_Work to be completed:_ Exactly as written, copy the lines that run from the start of the data below to the line containing "Researchers developed a", both ends included.

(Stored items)
Content starts

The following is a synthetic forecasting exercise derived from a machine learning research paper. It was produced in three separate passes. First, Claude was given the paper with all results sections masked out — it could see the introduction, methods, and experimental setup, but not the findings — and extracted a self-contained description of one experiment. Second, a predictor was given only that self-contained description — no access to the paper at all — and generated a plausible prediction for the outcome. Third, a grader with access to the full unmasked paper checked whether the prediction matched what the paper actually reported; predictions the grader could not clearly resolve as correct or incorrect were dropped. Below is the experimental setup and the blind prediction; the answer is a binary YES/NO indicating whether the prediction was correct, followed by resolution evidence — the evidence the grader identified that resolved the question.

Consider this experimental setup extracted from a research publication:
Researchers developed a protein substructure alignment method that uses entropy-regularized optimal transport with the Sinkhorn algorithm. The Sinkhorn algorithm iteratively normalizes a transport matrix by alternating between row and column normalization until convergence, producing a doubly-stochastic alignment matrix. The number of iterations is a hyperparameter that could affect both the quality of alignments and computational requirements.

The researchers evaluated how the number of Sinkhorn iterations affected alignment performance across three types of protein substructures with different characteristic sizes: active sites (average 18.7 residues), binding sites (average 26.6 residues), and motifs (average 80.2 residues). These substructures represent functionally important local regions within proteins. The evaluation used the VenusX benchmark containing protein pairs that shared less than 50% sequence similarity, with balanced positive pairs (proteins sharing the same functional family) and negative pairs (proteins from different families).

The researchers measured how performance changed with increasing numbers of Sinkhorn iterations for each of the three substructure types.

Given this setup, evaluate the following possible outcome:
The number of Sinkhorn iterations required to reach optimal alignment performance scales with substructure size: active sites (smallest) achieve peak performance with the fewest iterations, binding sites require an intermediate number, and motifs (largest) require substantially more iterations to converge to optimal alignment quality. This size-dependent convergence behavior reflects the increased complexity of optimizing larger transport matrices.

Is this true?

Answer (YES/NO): NO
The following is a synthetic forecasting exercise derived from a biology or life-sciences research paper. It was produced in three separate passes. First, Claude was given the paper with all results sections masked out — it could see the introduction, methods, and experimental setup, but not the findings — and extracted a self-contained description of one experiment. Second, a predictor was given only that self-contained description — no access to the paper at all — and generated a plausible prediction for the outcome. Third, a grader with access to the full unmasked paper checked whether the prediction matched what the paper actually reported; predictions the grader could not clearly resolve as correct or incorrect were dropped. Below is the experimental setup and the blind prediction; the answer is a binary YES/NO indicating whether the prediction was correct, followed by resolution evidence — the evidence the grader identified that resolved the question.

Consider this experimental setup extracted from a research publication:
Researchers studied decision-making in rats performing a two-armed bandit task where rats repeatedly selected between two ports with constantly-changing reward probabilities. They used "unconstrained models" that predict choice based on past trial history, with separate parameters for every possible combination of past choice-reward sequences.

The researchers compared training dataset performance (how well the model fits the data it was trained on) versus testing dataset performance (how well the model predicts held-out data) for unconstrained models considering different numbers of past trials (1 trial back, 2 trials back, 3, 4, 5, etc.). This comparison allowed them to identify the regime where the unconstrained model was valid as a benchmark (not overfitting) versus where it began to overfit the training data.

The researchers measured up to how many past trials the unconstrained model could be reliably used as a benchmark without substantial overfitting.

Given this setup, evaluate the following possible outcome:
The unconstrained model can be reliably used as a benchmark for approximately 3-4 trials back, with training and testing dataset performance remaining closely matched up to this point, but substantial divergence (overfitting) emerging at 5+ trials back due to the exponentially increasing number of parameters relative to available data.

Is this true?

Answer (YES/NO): YES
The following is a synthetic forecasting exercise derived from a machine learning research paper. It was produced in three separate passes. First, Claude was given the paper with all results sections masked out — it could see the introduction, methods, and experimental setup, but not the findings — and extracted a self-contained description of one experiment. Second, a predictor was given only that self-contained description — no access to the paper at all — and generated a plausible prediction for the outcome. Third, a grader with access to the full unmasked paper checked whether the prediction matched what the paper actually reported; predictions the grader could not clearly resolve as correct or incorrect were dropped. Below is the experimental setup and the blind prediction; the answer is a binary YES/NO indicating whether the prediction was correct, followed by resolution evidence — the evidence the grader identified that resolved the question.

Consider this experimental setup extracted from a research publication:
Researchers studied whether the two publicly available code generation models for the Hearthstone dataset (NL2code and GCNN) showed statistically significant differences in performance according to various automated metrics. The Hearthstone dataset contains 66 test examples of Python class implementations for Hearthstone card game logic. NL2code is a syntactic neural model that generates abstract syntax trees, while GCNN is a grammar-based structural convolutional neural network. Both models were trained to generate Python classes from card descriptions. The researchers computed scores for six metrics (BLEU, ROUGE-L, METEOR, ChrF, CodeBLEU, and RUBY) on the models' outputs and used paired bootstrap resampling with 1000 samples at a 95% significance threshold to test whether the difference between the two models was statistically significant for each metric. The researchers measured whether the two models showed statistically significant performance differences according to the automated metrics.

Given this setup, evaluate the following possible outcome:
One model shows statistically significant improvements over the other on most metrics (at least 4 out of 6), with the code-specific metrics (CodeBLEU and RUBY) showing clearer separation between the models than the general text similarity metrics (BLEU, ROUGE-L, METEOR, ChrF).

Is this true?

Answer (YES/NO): NO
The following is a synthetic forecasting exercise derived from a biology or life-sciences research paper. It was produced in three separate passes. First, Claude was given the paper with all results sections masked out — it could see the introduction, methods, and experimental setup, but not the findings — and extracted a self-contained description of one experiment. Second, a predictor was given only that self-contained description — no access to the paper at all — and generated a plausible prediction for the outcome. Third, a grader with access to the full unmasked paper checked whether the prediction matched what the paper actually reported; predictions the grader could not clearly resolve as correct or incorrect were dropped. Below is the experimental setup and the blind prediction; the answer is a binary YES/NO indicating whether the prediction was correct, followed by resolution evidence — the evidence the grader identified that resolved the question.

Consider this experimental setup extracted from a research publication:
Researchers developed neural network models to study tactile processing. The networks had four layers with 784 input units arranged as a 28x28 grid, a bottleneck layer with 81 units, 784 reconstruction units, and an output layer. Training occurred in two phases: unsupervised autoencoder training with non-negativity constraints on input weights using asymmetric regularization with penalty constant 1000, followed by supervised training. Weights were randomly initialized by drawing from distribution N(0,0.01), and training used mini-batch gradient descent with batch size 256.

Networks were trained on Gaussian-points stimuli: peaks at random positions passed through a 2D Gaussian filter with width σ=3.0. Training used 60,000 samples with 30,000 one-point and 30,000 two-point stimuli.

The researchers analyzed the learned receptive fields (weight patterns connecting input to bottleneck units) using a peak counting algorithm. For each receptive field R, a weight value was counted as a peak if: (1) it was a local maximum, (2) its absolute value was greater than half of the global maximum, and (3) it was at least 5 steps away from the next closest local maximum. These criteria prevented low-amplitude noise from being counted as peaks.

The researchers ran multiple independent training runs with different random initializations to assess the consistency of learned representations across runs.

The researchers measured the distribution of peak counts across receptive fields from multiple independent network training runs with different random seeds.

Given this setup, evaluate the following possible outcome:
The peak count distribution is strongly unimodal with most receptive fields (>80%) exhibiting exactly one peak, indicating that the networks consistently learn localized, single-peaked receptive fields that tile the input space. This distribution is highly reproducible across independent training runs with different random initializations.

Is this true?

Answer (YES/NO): NO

Content ends

_Answer section:_
The following is a synthetic forecasting exercise derived from a machine learning research paper. It was produced in three separate passes. First, Claude was given the paper with all results sections masked out — it could see the introduction, methods, and experimental setup, but not the findings — and extracted a self-contained description of one experiment. Second, a predictor was given only that self-contained description — no access to the paper at all — and generated a plausible prediction for the outcome. Third, a grader with access to the full unmasked paper checked whether the prediction matched what the paper actually reported; predictions the grader could not clearly resolve as correct or incorrect were dropped. Below is the experimental setup and the blind prediction; the answer is a binary YES/NO indicating whether the prediction was correct, followed by resolution evidence — the evidence the grader identified that resolved the question.

Consider this experimental setup extracted from a research publication:
Researchers developed a protein substructure alignment method that uses entropy-regularized optimal transport with the Sinkhorn algorithm. The Sinkhorn algorithm iteratively normalizes a transport matrix by alternating between row and column normalization until convergence, producing a doubly-stochastic alignment matrix. The number of iterations is a hyperparameter that could affect both the quality of alignments and computational requirements.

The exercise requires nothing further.